Das Entertainment kann sich auch sehen lassen. Fragt sich nur wo...

Wer ein Tablett dabei hat, kann sich glücklich schätzen. Per sehr wackeliger WLAN-Verbindung, ruckelt einem dann der ein oder andere Film entgegen. Gerne bleibt die ganze Geschichte zwischendurch mal komplett hängen. Dann muss man neu starten und bis zur letzten Stelle vorspulen. Deshalb schaut man besser alle paar Minuten nach, bei welcher Minute man so ist. Internet kostet 16,99 Dollar. Heute kommen wir aber ohne aus. Ist aber auch nicht schlimm. Das fällt genauso gerne mal für einige Zeit aus. Irgendwie komme ich mir vor, wie in einer Zeitmaschine. Nein, der Flieger fliegt nicht schneller als andere, eher ist es so, wie in den 90er Jahren. In der Föhrst und Business Klahs gibts aber schon noch Bildschirme für zum drauf rum drücken. Man darf eben nicht so knauserig sein. Ich sage es immer wieder...

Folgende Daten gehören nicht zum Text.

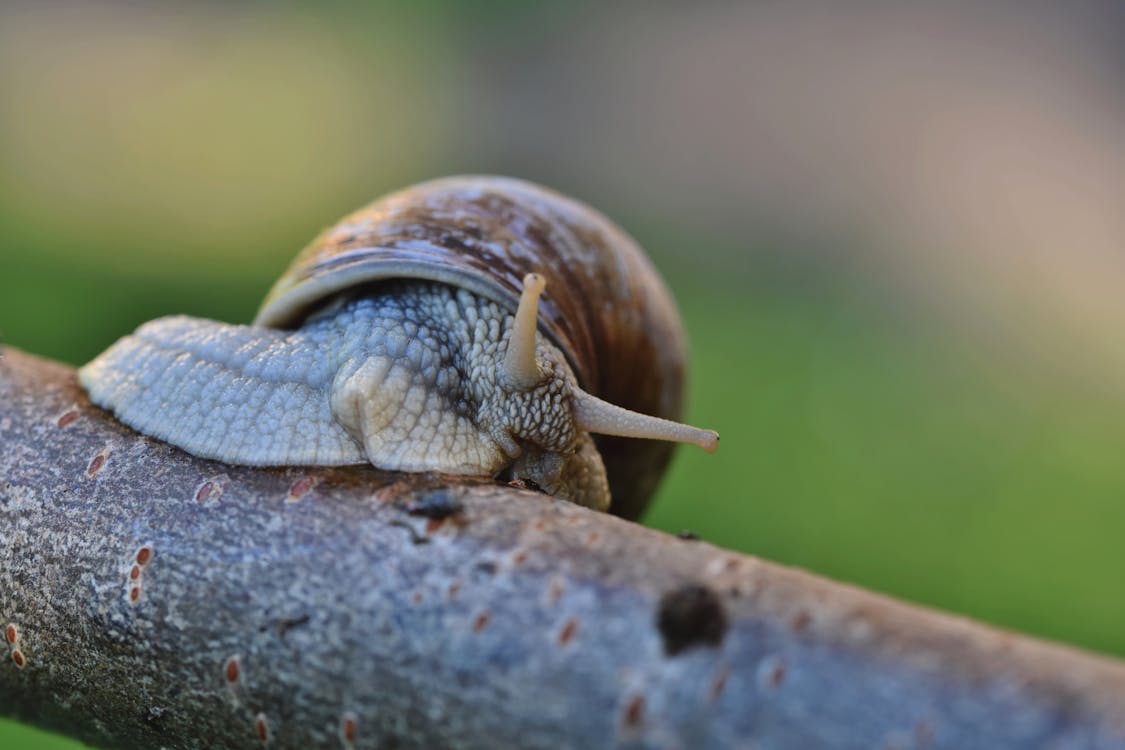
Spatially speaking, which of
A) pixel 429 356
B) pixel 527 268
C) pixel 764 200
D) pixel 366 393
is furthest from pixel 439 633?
pixel 764 200

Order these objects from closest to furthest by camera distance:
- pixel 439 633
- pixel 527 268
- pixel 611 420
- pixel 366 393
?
pixel 439 633, pixel 366 393, pixel 611 420, pixel 527 268

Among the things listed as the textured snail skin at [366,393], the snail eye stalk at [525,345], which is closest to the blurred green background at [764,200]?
the textured snail skin at [366,393]

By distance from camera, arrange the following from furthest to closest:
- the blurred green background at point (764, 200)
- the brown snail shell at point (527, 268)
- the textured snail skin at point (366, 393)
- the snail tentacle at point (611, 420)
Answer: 1. the blurred green background at point (764, 200)
2. the brown snail shell at point (527, 268)
3. the snail tentacle at point (611, 420)
4. the textured snail skin at point (366, 393)

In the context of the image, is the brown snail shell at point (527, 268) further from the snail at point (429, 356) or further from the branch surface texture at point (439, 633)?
the branch surface texture at point (439, 633)

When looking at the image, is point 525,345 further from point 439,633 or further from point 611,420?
point 439,633

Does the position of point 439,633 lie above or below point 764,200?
above

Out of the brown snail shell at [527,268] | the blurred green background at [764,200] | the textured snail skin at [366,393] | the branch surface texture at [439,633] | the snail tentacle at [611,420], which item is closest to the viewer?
the branch surface texture at [439,633]
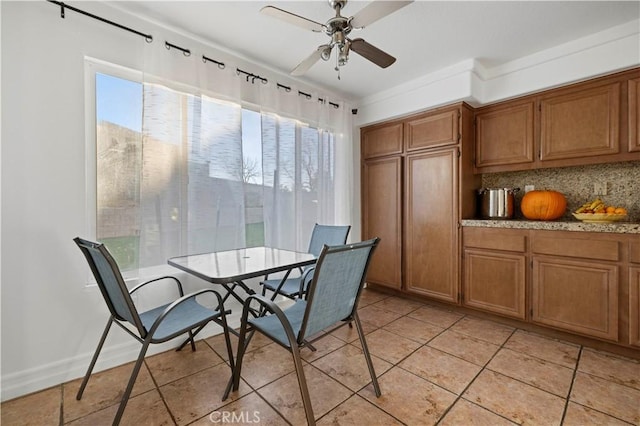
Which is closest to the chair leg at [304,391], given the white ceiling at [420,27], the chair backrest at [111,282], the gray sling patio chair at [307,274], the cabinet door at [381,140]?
the chair backrest at [111,282]

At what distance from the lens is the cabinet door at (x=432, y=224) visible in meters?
2.97

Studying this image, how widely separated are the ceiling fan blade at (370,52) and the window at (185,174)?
121 centimetres

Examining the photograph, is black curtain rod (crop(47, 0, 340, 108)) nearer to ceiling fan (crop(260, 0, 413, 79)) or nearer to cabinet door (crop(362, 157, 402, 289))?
ceiling fan (crop(260, 0, 413, 79))

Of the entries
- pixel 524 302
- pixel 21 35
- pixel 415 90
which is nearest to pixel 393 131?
pixel 415 90

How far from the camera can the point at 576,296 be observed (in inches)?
89.7

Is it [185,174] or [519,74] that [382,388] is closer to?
[185,174]

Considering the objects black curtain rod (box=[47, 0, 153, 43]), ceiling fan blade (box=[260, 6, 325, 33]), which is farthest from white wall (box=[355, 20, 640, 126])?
black curtain rod (box=[47, 0, 153, 43])

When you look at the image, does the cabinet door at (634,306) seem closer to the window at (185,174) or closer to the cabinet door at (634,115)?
the cabinet door at (634,115)

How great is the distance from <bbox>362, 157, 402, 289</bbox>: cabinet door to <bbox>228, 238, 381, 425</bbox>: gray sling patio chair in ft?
6.23

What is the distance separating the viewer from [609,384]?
1789mm

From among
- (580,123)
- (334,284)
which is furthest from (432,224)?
(334,284)

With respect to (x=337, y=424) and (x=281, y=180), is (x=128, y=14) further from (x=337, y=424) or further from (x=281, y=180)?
(x=337, y=424)

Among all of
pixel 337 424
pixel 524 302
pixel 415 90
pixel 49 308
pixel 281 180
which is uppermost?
pixel 415 90

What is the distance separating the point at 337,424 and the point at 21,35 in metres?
2.85
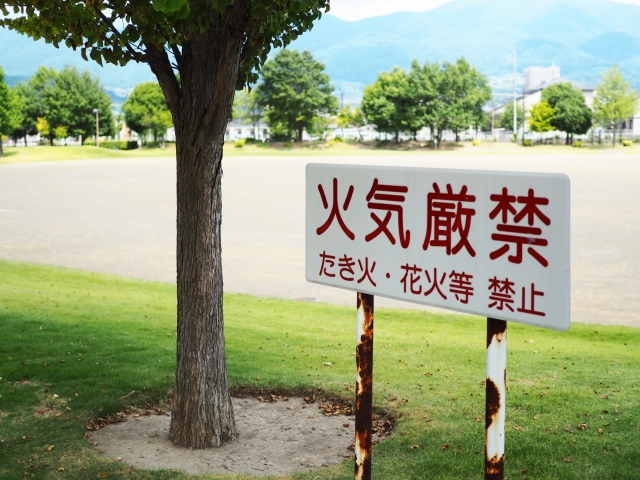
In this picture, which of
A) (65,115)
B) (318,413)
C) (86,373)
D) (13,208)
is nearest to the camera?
(318,413)

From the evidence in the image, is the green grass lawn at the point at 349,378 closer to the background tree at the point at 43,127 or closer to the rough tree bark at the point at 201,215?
the rough tree bark at the point at 201,215

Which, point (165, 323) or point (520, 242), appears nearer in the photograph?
point (520, 242)

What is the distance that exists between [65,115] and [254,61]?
90.1 meters

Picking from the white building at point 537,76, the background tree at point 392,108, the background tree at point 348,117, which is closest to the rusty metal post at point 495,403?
the background tree at point 392,108

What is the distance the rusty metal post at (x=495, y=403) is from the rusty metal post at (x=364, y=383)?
62 cm

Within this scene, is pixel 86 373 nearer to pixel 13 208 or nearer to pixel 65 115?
pixel 13 208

In direkter Nähe haben sich zwei Schreikinder platziert. Die schreien ohne Grund. Naja, wenn ich mir die Mutter so anschaue, bin ich auch versucht, laut zu schreien. Futter gibt es auch. Wieder mal dieses eigenartige Tschickenohrpasta. Das sieht so aus:

Die braune Pampe ist Balsamico. Der Reis erinnerte an Milchreis. Also insgesamt ein großer Genuss. Das muss jemand gekocht haben, der was gegen Passagiere hat. Und nicht kochen kann. Wahrscheinlich ein frustrierter Praktikant bei den Skychefs. Anders kann man sich dieses Zeugs wirklich nicht erklären.

Als Nachtisch gibt es Eis. Ingwer-Eis. Schmeckt so, wie es sich anhört. Der Praktikant macht scheinbar auch Desserts.

Deshalb habe ich auch auf eigener Verpflegung bestanden:

Nach flotten 10 Stunden 31 Minuten landen wir jetzt endlich in Fritzko. Es ist schon ziemlich duster draußen.
Von der Landung bis wir im Bus zum Hotel sitzen, vergehen 30 Minuten. Kurz darauf sind wir im Bettchen und machen es uns bequem.

Morgen früh fahren wir um 3.36 Uhr mit dem Bus wieder zum Flughafen. Dann geht es nach Las Wehkatz!